Back in the day, no more than a decade ago, all you had to worry about for your memorial was a commemorative service, celebratory wake and what flowers or head stone to choose.
There’s a little more to it of course, including how your assets will be divided up as inheritance, but you understand where we are coming from.
Nowadays, with everything we do broadcast via an online picture book, what happens to our digital life once we’ve moved on?
Collating your cyber chest
The bricks and mortar, paper and coin assets will be the first things you talk about when preparing your will, but how much have you thought about your virtual side of the coin?
Do you have a Facebook account, Twitter profile, Google Drive image folder, eBay shop or anything else stored online or downloaded on your phone? And let’s not forget online banking.
Technology now forms part of daily life, even if you consider yourself to be a digital dinosaur technophobe. The amount of electronic data that you have will probably surprise you – just think of all the email content and newsfeed subscriptions.
Business and utility affairs aside, this online journal of visual imagery, video and text forms a big part of your personality – it’s your digital legacy. So what happens to it?
Navigating the data protection waters
Due to cyber crime and identity theft risk, it can be extremely hard for loved ones to gain access to information when you pass. Privacy laws are strict and bank accounts can be frozen within hours causing further unnecessary anxiety and grief.
- The first thing to do is to make a list of all your online profiles, not matter how small:
- Financial accounts
- Email accounts and file sharing services
- Social media profiles – networking, photos, video
- Online shopping accounts such as Amazon or food subscription sites
- Travel accounts and general news feeds
Save your list in a safe place offline rather than online.

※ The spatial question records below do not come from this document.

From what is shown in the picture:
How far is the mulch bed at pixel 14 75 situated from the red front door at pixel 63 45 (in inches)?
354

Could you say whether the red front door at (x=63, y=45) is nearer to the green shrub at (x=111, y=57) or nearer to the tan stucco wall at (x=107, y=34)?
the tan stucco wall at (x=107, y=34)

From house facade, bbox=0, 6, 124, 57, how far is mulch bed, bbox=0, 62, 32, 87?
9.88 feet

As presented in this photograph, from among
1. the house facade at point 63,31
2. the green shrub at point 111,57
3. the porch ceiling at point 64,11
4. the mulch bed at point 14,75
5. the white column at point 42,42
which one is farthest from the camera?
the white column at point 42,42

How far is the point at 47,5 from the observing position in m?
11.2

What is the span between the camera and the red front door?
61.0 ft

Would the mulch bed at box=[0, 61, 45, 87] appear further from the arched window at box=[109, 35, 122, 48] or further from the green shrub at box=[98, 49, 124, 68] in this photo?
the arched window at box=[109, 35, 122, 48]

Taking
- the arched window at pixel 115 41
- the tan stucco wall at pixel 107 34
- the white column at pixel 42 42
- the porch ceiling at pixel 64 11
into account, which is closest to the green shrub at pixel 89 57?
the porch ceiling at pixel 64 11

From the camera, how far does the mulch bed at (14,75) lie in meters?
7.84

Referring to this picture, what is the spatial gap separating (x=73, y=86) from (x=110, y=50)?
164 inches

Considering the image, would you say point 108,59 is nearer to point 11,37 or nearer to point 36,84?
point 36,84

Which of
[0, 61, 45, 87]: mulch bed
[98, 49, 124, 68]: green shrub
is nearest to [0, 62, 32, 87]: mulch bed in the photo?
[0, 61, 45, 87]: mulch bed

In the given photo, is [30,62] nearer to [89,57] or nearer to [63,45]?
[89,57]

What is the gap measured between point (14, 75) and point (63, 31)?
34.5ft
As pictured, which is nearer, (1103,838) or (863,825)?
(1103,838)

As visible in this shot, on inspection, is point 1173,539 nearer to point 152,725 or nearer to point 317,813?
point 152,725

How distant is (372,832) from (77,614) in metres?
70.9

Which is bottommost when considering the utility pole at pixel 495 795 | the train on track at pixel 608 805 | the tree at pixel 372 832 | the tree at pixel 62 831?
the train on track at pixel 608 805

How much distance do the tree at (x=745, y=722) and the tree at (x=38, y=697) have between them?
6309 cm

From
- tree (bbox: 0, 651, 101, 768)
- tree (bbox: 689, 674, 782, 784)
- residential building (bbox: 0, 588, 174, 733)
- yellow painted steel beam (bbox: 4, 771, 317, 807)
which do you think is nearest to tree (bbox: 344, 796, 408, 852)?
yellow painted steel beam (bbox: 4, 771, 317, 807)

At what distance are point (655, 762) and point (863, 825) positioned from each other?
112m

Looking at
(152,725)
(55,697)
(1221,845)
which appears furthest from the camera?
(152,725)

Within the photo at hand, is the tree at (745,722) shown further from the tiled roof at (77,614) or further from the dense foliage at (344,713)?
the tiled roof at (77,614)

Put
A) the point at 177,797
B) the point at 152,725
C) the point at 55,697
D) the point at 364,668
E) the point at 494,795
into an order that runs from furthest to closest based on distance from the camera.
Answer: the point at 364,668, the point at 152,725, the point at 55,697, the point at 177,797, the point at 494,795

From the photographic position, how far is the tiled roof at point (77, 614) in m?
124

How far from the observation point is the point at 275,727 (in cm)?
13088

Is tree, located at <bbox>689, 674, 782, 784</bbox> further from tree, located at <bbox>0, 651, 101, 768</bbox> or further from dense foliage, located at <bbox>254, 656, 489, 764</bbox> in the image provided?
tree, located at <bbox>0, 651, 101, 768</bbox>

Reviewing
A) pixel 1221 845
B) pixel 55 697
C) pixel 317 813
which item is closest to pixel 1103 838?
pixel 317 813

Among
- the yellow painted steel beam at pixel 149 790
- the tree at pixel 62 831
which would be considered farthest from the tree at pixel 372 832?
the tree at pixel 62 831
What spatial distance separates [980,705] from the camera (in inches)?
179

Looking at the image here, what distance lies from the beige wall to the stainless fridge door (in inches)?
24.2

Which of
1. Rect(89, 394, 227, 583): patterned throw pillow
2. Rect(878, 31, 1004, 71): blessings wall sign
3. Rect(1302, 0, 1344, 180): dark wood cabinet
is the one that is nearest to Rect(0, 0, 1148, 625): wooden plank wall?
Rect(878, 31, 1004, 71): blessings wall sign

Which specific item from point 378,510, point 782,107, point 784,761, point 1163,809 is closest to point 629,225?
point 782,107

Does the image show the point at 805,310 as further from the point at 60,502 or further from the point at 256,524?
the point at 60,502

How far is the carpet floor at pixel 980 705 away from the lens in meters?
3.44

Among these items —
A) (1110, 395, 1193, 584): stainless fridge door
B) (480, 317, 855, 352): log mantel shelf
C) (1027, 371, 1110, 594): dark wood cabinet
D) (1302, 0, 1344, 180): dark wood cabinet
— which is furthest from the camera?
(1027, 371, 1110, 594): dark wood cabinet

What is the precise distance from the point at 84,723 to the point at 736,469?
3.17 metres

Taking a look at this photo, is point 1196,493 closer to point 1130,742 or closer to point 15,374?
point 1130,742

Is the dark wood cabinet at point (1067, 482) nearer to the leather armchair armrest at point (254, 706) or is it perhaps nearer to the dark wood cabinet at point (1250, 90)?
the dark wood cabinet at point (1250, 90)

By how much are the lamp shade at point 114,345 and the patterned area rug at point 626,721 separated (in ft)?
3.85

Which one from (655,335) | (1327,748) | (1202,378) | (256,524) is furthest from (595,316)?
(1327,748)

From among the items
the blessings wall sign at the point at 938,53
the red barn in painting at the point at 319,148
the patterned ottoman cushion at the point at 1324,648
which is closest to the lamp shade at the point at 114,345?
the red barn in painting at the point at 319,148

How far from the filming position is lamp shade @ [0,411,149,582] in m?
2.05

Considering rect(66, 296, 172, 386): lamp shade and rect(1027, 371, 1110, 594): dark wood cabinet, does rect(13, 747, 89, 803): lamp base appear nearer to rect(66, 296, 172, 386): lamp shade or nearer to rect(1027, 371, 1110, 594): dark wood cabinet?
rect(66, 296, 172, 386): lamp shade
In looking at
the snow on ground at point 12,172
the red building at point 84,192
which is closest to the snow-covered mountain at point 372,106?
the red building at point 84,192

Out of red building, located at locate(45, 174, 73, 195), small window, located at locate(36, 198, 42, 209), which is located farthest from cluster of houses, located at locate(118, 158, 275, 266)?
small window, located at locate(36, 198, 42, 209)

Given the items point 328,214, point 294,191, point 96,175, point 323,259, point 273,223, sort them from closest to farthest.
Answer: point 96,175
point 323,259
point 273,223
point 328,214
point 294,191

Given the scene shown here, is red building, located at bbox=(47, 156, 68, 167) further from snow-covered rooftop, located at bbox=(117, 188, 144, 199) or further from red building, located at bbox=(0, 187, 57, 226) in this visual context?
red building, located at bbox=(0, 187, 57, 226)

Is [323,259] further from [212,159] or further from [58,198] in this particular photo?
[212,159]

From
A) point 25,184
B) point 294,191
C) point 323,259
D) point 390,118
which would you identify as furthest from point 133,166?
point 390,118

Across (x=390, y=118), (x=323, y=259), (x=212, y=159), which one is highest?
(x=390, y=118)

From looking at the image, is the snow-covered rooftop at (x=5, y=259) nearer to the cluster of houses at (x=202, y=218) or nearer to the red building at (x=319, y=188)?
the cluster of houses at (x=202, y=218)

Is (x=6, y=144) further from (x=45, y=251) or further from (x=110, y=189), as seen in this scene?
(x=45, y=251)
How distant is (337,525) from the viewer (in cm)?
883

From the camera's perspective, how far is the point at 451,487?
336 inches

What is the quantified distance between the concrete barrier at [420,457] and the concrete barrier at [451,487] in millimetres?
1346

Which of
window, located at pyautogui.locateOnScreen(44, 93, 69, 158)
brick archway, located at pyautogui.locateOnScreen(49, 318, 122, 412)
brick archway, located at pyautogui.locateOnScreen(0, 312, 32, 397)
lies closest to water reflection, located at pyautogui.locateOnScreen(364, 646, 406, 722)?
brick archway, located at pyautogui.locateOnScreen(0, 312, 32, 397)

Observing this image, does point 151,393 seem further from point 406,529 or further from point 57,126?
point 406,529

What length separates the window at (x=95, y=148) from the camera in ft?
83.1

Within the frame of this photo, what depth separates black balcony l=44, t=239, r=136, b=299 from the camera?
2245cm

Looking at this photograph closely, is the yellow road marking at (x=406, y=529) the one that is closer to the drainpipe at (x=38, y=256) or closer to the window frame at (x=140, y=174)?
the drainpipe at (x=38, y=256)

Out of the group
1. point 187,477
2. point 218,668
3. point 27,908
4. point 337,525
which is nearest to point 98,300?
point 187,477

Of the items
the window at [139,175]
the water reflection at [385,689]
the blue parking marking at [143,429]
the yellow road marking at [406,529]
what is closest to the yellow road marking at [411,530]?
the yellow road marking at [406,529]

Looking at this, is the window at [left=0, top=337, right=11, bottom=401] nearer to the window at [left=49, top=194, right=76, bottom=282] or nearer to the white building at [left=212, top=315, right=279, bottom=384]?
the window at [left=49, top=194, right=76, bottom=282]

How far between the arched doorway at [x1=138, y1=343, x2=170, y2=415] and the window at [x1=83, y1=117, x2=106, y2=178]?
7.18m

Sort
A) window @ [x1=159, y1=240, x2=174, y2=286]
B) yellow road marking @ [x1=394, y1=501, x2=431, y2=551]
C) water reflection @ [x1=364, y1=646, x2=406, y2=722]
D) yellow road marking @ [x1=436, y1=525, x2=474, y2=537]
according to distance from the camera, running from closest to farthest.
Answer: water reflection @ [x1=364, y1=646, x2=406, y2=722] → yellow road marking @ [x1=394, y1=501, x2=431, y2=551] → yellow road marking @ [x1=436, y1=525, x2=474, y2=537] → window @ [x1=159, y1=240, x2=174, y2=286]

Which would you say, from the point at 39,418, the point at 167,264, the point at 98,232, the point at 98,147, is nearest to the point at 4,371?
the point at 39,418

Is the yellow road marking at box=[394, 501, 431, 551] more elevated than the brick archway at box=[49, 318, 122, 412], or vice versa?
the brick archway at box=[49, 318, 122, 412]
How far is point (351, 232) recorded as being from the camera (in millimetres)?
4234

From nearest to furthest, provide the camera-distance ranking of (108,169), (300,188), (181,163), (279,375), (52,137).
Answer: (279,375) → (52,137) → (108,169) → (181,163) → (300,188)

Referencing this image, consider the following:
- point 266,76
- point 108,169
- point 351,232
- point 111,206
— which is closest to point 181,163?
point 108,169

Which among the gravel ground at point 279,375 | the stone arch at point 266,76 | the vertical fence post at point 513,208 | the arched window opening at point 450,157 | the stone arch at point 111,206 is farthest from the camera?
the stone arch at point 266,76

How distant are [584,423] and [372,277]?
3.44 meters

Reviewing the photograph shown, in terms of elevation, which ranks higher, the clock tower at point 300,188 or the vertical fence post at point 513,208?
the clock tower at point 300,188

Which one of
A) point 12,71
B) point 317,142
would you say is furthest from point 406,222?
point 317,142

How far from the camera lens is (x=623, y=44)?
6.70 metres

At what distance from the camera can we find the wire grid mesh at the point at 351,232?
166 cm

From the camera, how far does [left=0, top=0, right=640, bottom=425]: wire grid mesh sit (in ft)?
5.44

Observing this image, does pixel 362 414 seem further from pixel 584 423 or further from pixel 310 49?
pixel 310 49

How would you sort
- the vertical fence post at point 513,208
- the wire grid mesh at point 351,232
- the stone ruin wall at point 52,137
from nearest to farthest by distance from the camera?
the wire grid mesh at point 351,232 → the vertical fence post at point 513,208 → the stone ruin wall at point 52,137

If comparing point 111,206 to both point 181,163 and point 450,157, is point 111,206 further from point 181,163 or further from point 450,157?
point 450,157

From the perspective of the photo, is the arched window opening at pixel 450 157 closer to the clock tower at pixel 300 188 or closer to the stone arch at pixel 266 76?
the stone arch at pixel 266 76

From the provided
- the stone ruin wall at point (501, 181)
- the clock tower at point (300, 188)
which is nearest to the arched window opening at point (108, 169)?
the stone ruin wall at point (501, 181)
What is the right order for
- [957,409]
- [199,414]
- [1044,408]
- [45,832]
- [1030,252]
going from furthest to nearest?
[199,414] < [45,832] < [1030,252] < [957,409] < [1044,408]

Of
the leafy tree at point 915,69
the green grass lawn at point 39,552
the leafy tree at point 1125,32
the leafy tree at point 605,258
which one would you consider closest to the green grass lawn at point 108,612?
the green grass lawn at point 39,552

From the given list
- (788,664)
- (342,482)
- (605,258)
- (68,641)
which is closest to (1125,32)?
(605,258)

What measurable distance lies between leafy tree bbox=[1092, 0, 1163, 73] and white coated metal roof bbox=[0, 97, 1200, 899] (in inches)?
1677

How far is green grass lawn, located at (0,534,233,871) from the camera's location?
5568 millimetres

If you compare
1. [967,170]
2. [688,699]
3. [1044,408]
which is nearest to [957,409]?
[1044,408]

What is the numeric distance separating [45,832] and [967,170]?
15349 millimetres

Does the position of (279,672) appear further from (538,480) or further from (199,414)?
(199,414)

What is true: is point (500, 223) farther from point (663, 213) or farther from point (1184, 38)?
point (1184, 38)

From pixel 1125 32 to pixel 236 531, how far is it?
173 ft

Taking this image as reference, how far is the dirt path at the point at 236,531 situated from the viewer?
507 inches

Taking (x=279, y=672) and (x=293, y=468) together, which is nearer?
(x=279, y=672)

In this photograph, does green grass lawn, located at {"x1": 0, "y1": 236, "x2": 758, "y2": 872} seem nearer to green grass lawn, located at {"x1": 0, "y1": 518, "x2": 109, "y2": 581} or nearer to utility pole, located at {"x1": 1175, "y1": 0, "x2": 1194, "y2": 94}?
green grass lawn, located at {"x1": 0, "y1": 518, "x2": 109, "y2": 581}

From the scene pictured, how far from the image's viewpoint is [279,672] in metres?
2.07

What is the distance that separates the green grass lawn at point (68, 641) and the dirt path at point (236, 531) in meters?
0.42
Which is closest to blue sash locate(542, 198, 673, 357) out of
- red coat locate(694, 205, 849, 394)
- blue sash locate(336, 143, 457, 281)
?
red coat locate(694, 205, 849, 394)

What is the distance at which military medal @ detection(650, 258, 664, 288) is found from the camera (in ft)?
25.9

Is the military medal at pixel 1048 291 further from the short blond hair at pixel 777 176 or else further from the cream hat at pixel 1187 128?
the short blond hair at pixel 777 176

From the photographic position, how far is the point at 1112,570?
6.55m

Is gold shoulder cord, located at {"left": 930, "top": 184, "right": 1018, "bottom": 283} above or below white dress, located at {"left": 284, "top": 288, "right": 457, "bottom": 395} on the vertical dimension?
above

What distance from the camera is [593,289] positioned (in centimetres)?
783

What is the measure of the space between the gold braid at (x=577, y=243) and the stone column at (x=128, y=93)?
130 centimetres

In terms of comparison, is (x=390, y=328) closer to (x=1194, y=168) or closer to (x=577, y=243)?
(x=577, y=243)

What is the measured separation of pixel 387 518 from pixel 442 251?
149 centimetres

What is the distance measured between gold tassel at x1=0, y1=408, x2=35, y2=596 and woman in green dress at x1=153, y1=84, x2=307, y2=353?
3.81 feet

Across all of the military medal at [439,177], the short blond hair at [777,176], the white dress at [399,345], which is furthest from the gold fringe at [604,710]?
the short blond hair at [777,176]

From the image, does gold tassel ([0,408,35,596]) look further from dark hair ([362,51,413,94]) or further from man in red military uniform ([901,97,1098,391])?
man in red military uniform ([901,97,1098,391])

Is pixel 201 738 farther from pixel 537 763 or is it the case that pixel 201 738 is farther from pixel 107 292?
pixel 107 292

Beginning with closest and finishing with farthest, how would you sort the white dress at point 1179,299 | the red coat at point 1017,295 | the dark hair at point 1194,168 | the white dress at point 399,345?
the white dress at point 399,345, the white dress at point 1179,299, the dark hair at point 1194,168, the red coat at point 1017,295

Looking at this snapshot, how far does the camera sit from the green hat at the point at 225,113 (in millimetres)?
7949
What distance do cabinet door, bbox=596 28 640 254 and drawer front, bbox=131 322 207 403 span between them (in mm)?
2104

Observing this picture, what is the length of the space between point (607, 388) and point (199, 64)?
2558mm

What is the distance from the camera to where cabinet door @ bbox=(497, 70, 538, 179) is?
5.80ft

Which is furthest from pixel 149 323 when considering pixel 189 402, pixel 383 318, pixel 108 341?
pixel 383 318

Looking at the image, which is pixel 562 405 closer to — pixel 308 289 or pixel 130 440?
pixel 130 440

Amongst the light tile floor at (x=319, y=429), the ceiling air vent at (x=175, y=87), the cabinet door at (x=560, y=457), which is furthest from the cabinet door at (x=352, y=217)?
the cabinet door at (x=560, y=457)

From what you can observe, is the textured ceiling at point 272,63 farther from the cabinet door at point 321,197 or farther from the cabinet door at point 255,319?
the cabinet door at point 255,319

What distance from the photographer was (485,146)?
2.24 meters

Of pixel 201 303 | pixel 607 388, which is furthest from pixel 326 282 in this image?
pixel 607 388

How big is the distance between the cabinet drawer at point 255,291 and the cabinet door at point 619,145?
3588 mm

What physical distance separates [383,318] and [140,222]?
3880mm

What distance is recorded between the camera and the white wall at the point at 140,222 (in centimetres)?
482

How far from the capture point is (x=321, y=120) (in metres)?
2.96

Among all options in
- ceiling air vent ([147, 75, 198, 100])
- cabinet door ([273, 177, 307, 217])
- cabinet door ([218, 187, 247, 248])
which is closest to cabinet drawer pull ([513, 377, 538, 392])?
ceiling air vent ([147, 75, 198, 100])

- Next stop is to detail how you wish the accounts to be handled.
You may want to delete everything or you may wish to leave social media sites such as Facebook ‘live’ so that family and friends can remember and share your memories.
- Finally, you will need to decide who will handle your online affairs when you’re gone.
Think of this a little like an executor of your will.
Discuss this with your solicitor, financial wealth planner, funeral planner or will writer and remember to keep your notes up-to-date; we all know how easy it is to download a free app!
There’s no better time than the present to start planning your digital legacy. Don’t leave all that personal data to chance; think about arranging its final disposal … now.